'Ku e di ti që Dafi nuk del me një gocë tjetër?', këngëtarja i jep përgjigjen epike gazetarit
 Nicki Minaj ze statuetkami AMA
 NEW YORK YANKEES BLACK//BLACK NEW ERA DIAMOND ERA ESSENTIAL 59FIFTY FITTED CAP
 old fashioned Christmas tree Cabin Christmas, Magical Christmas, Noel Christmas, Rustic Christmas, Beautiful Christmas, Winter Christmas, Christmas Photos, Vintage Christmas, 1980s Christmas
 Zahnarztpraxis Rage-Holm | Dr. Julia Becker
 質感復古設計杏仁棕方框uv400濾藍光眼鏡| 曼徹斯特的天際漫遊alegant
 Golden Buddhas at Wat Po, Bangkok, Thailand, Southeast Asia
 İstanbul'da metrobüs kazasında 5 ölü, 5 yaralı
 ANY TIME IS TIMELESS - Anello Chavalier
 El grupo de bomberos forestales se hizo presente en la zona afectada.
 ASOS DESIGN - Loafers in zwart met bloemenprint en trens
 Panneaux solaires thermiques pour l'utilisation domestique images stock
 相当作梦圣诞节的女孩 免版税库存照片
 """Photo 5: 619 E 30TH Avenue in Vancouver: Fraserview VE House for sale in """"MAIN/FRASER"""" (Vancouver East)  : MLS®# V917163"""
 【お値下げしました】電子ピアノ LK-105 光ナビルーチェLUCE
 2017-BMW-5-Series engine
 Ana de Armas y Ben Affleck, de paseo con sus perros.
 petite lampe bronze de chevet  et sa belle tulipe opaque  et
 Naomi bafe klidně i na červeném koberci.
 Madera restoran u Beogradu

## About this task
Set down verbatim only the lines between the start of the data above and the line with "2017-BMW-5-Series engine", both boundaries included.

## Answer to the exercise
'Ku e di ti që Dafi nuk del me një gocë tjetër?', këngëtarja i jep përgjigjen epike gazetarit
 Nicki Minaj ze statuetkami AMA
 NEW YORK YANKEES BLACK//BLACK NEW ERA DIAMOND ERA ESSENTIAL 59FIFTY FITTED CAP
 old fashioned Christmas tree Cabin Christmas, Magical Christmas, Noel Christmas, Rustic Christmas, Beautiful Christmas, Winter Christmas, Christmas Photos, Vintage Christmas, 1980s Christmas
 Zahnarztpraxis Rage-Holm | Dr. Julia Becker
 質感復古設計杏仁棕方框uv400濾藍光眼鏡| 曼徹斯特的天際漫遊alegant
 Golden Buddhas at Wat Po, Bangkok, Thailand, Southeast Asia
 İstanbul'da metrobüs kazasında 5 ölü, 5 yaralı
 ANY TIME IS TIMELESS - Anello Chavalier
 El grupo de bomberos forestales se hizo presente en la zona afectada.
 ASOS DESIGN - Loafers in zwart met bloemenprint en trens
 Panneaux solaires thermiques pour l'utilisation domestique images stock
 相当作梦圣诞节的女孩 免版税库存照片
 """Photo 5: 619 E 30TH Avenue in Vancouver: Fraserview VE House for sale in """"MAIN/FRASER"""" (Vancouver East)  : MLS®# V917163"""
 【お値下げしました】電子ピアノ LK-105 光ナビルーチェLUCE
 2017-BMW-5-Series engine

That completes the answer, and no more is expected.